When the Zwicks finally opened the shelter in 2010 they found airtight metal army surplus boxes floating in five feet of water.
The previous homeowner stocked the fallout shelter with all kinds of medicines, clothes, plus food and water (and Hawaiian Punch) to last at least two weeks. That’s the time the government advised citizens to take cover, during which time the nuclear fallout would supposedly dissipate.
It’s all now on display at the Historical Society’s museum at the Octagon House. Curator Kercher helped create a replica of the shelter. “It’s essentially the fallout shelter. I mean look at all these supplies perfectly preserved. It’s just amazing.”
The preserved supplies are like a time capsule from 1960, when the shelter was built. “These army cases: perfectly sealed. They had desiccants. You can see the Butternut Coffee cans. These were the desiccants. This was a scientific man who probably knew a thing or two about what it would take.”
Kercher says nuclear war was a real threat, especially by the late 1950s and early 1960s.
He says shelters like the one in Neenah were expensive and only about 1 percent of the American population could afford one.
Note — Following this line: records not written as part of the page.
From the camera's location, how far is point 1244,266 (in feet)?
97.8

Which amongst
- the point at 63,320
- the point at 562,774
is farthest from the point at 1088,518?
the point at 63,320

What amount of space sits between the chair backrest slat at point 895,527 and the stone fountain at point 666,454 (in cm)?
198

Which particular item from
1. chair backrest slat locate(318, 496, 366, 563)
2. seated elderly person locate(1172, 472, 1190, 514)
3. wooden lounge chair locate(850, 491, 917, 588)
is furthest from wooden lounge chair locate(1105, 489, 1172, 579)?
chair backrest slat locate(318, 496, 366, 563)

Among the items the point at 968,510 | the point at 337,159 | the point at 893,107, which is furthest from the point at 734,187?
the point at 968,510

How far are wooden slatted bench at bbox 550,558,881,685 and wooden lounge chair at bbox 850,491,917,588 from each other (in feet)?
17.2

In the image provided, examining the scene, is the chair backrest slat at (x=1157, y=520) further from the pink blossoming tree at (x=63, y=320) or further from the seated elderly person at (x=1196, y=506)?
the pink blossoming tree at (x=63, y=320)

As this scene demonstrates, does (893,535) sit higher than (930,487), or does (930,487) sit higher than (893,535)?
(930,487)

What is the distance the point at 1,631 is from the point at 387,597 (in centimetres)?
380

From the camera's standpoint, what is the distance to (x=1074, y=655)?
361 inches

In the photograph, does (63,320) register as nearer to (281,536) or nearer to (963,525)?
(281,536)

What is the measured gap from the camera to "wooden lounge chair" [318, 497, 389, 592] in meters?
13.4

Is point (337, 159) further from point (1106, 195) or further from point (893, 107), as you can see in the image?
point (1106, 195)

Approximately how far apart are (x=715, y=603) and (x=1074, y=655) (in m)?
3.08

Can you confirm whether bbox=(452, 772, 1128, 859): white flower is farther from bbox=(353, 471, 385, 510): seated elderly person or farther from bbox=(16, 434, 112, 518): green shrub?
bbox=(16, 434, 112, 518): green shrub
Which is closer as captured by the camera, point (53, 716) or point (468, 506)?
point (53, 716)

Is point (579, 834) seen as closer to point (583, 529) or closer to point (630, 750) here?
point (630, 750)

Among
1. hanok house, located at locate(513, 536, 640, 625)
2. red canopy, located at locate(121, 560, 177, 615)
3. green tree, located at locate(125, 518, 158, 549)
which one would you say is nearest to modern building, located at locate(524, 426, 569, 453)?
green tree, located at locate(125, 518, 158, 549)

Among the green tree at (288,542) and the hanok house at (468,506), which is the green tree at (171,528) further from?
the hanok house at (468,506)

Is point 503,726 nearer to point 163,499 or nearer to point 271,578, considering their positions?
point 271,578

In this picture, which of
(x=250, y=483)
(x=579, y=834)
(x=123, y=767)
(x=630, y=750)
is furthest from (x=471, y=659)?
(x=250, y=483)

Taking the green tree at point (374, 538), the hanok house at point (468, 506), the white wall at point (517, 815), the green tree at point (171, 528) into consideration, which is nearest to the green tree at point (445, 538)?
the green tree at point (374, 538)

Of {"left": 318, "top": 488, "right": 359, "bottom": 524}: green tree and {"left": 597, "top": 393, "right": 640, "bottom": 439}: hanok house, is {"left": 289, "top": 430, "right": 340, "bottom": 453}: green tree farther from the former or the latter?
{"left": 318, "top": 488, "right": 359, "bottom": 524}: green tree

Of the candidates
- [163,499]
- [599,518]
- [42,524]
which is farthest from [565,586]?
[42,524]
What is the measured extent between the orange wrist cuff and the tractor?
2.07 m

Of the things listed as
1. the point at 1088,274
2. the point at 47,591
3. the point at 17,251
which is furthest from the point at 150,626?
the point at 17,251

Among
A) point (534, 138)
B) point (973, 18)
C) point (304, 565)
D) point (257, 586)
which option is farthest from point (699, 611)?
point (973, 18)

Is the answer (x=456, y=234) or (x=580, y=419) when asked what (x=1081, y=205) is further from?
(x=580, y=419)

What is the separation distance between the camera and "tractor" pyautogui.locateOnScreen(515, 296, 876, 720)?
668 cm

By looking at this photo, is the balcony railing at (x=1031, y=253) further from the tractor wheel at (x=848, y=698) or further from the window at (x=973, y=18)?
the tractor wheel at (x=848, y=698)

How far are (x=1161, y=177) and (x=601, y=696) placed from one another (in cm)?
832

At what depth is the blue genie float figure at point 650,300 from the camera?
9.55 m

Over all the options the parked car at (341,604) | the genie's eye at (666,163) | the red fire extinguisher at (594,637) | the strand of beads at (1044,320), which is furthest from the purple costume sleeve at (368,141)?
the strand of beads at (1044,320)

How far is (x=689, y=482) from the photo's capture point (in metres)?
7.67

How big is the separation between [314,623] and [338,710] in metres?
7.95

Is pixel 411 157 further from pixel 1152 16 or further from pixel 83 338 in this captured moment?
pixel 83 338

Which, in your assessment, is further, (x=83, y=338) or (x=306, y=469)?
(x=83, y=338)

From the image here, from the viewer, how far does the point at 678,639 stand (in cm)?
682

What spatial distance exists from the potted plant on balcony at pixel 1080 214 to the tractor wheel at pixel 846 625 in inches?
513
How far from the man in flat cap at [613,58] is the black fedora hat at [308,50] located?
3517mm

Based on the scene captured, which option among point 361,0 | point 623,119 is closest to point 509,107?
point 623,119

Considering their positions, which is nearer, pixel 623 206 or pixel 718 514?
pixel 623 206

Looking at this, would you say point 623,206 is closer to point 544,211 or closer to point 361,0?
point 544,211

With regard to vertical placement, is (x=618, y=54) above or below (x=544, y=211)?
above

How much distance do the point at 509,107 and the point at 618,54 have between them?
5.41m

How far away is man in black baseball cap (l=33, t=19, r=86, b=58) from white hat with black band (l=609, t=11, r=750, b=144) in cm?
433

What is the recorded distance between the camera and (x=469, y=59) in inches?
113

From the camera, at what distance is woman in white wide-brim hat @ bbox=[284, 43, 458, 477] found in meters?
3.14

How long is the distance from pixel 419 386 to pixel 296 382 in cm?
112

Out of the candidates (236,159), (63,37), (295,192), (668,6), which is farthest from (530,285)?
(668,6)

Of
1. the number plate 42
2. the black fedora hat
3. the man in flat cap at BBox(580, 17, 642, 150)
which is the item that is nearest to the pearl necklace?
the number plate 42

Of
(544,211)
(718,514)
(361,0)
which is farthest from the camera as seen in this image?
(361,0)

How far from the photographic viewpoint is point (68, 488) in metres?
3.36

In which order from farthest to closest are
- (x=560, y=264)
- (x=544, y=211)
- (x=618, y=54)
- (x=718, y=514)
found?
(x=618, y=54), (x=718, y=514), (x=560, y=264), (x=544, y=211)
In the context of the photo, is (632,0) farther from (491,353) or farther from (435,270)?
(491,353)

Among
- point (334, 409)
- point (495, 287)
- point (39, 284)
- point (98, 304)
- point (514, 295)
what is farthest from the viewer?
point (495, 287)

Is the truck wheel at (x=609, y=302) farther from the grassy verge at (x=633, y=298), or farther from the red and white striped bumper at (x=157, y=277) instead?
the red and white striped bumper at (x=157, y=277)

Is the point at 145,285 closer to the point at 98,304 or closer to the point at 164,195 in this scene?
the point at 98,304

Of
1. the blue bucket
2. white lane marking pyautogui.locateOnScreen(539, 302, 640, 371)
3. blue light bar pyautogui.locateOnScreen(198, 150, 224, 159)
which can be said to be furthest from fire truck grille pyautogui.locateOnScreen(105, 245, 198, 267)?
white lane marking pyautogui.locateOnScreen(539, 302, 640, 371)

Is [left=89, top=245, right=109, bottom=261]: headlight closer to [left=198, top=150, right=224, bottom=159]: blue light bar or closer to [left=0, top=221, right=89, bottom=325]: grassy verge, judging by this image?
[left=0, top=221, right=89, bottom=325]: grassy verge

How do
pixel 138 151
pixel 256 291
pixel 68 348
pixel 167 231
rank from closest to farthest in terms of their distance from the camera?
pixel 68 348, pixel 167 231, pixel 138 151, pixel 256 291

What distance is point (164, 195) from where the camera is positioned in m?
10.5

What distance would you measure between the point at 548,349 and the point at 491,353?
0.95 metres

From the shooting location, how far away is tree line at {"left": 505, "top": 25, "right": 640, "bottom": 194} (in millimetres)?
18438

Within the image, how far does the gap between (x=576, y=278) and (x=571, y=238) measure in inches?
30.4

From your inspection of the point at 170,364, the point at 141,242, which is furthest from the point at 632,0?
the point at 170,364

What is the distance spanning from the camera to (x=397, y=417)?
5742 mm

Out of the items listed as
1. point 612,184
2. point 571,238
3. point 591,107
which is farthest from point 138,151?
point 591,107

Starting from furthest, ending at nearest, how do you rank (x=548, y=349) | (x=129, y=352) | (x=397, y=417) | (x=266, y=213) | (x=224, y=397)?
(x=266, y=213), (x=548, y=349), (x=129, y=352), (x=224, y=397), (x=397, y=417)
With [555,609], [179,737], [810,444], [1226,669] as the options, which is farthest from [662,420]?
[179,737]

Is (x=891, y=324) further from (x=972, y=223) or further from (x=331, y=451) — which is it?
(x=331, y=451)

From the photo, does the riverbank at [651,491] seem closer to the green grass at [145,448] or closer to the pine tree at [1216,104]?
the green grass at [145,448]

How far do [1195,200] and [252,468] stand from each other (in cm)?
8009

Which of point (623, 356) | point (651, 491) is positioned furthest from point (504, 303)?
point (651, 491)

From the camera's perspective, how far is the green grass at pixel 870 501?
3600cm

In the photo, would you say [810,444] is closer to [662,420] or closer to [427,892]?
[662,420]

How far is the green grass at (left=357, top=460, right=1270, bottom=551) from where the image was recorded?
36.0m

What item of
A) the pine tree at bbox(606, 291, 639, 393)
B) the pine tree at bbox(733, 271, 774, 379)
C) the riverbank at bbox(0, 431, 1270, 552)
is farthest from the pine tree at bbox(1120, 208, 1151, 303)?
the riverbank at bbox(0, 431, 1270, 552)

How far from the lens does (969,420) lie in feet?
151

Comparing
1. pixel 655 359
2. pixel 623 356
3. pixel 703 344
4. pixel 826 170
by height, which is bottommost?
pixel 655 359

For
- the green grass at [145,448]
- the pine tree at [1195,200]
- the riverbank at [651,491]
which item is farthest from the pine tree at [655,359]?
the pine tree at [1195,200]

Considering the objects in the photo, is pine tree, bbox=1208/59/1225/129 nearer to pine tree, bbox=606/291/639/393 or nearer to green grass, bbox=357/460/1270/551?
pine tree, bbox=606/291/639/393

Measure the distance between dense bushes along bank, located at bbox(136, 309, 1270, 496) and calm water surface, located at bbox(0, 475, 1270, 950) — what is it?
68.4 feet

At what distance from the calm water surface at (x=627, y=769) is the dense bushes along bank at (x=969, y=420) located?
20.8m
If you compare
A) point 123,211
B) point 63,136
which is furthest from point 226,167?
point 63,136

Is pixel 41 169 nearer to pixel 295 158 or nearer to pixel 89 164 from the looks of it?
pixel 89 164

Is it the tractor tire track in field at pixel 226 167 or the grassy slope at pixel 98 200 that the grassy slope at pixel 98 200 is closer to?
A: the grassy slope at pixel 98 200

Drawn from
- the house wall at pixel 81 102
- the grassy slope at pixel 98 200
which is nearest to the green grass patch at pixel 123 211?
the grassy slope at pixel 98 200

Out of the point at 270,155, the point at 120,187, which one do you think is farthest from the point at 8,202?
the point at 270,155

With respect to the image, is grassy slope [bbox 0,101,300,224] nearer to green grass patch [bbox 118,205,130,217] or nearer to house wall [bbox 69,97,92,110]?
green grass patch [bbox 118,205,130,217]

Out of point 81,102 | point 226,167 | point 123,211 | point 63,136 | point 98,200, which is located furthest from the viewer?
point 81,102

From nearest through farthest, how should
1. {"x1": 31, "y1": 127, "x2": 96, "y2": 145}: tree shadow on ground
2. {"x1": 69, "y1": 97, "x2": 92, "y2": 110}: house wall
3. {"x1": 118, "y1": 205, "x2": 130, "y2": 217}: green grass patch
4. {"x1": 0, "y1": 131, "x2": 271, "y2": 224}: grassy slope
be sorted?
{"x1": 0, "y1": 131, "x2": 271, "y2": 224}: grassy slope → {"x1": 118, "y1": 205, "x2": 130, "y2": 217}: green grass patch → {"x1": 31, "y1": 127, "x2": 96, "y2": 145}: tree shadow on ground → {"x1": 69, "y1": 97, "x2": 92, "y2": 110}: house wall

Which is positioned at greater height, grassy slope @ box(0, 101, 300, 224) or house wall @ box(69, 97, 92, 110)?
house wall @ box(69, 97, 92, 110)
That led to apprehension in neighborhoods. Homeowners couldn’t exactly hide the fact they were digging giant holes in their backyards. “If Armageddon came and you were the guy with the fallout shelter in your backyard, what’s going to happen to everyone else?”
There aren’t any answers at “Take Cover Neenah,” but the exhibit aims to give younger generations an insight to the ominous clouds people lived under 50 years ago.